Les parents des malades multiplient leur appel aux personnes, âgées entre 18 et 65 ans en l’occurrence, qui sont, effectivement, en mesure de faire don de leur sang. Ce généreux geste peut, effectivement, sauver la vie de plusieurs patients qui attendent, impatiemment, d’être opérés. Les opérations programmées risquent d’être reportées à des dates ultérieures.
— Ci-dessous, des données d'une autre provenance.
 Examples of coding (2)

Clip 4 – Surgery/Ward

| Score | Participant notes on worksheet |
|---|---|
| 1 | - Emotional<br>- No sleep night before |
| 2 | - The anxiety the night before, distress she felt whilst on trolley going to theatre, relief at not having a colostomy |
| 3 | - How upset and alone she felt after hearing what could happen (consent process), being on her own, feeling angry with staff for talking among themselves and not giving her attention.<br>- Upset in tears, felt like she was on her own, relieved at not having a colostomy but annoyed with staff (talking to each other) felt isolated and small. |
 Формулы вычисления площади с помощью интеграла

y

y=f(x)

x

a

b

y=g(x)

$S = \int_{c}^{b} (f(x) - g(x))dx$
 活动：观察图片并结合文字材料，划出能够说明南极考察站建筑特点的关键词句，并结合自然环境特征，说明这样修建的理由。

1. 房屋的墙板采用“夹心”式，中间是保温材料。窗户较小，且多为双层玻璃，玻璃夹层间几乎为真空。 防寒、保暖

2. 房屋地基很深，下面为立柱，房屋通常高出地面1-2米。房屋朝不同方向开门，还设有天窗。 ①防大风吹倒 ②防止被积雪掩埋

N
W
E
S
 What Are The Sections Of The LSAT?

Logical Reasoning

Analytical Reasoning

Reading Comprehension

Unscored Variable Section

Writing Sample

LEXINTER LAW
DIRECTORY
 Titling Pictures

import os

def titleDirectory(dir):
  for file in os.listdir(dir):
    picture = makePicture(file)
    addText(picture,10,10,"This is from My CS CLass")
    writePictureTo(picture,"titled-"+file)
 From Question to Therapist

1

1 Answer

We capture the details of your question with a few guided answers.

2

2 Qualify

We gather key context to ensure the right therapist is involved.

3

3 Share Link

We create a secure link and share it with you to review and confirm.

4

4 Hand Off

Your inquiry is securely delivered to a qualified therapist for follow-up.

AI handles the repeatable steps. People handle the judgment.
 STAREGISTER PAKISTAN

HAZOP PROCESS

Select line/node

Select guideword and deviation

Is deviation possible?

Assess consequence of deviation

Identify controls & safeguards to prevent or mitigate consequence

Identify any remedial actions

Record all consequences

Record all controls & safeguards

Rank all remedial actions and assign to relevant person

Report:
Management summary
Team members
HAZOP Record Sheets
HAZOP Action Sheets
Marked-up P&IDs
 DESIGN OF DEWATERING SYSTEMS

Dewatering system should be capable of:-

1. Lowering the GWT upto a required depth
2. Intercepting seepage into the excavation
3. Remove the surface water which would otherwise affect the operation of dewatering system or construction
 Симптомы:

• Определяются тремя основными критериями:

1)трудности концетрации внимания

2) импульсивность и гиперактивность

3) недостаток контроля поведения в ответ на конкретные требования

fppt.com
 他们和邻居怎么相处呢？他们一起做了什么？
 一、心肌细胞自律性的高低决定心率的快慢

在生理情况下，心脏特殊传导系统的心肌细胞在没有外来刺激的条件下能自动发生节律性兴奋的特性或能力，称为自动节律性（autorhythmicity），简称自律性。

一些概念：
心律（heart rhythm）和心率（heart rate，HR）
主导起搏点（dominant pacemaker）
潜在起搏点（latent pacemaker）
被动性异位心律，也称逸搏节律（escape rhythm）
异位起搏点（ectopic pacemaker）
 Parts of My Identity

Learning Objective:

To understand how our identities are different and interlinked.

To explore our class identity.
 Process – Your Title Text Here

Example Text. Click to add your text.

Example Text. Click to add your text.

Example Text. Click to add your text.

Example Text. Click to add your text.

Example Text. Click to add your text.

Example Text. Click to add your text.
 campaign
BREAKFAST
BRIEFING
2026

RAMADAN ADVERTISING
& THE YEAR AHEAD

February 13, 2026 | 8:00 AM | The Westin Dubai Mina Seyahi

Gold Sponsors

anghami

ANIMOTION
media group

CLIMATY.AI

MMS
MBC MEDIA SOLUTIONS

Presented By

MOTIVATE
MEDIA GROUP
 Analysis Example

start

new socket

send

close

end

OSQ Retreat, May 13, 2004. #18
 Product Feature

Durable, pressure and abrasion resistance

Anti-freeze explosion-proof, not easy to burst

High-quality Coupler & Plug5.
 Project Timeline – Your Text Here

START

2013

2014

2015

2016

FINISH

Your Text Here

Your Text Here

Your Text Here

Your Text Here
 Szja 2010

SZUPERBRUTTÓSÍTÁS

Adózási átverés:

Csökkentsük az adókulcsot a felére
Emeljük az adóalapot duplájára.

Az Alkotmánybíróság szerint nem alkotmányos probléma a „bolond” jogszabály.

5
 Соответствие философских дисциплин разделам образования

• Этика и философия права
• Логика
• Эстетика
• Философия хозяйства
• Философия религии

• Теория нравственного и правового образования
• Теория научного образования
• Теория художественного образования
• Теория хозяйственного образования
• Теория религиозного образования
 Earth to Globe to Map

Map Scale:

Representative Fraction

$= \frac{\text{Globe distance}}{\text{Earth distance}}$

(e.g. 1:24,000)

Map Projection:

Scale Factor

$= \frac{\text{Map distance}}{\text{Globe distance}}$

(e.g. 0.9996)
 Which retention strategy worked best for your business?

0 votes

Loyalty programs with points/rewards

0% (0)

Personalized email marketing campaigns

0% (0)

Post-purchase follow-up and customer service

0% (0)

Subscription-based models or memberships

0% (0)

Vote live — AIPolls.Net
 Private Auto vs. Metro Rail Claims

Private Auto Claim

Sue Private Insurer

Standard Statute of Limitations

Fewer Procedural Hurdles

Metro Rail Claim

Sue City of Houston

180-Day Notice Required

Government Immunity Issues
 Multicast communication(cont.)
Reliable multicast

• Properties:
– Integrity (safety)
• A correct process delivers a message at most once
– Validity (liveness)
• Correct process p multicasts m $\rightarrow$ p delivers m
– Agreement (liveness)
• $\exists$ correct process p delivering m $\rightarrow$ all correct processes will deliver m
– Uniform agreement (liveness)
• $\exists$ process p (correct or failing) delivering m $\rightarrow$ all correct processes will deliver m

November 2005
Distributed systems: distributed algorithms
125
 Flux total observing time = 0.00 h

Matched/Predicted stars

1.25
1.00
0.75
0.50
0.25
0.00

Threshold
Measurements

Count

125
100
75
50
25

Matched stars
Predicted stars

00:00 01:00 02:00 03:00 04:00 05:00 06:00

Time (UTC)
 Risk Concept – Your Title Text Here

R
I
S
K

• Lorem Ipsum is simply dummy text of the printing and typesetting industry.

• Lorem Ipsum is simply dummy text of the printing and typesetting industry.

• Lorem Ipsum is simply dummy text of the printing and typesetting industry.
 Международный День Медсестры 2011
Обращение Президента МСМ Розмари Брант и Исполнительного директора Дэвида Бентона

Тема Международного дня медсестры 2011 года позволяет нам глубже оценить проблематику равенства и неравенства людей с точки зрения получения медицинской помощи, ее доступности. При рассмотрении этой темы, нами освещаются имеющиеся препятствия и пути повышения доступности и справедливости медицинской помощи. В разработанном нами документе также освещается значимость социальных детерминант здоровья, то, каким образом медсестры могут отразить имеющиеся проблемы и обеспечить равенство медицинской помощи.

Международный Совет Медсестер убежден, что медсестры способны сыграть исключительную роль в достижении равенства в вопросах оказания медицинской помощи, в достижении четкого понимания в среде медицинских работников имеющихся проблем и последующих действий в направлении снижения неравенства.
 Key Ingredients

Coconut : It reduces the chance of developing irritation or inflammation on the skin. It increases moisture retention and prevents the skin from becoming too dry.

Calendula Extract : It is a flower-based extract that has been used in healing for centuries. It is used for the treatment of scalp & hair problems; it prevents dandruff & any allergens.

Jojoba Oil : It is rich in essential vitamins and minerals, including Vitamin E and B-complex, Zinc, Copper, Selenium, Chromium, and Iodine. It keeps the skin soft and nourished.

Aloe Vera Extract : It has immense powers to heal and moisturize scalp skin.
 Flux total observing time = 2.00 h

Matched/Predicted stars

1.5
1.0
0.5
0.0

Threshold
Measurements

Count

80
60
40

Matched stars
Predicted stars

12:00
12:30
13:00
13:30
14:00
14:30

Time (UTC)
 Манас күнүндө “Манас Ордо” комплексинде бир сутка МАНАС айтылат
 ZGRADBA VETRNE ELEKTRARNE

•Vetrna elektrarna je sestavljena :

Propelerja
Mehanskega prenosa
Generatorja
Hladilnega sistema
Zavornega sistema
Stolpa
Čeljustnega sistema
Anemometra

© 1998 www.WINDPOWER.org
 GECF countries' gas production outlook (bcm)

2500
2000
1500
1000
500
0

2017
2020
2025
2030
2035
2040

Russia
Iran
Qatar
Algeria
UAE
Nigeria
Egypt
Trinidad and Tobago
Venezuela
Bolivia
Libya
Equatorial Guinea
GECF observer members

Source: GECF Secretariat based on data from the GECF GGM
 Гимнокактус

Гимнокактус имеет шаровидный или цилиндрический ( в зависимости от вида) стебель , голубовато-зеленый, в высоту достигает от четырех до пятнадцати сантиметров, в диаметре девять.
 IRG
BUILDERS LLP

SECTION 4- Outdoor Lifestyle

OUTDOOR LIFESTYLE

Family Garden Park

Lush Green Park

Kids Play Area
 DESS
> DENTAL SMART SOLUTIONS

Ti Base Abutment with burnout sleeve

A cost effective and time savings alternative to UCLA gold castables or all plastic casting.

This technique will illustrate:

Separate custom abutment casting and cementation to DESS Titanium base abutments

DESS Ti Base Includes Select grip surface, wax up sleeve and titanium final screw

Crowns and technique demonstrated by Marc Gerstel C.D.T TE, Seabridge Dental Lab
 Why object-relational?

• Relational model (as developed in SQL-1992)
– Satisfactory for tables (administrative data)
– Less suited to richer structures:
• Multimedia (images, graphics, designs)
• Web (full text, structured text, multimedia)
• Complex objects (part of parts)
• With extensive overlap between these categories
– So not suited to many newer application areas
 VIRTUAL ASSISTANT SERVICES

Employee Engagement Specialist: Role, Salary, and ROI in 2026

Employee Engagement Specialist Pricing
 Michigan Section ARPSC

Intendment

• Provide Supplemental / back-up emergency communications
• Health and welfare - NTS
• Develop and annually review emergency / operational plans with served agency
Un malade hospitalisé a besoin, faut-il le souligner, de sang, de beaucoup de sang.
En termes plus clairs, les opérations au niveau de nombreuses structures de santé publique sont, aujourd’hui, tributaires des donneurs de sang. De leur générosité dépendra la vie des malades qui viennent de toutes les régions du pays. C’est un cri de détresse que les parents des malades lancent en direction des donneurs de sang.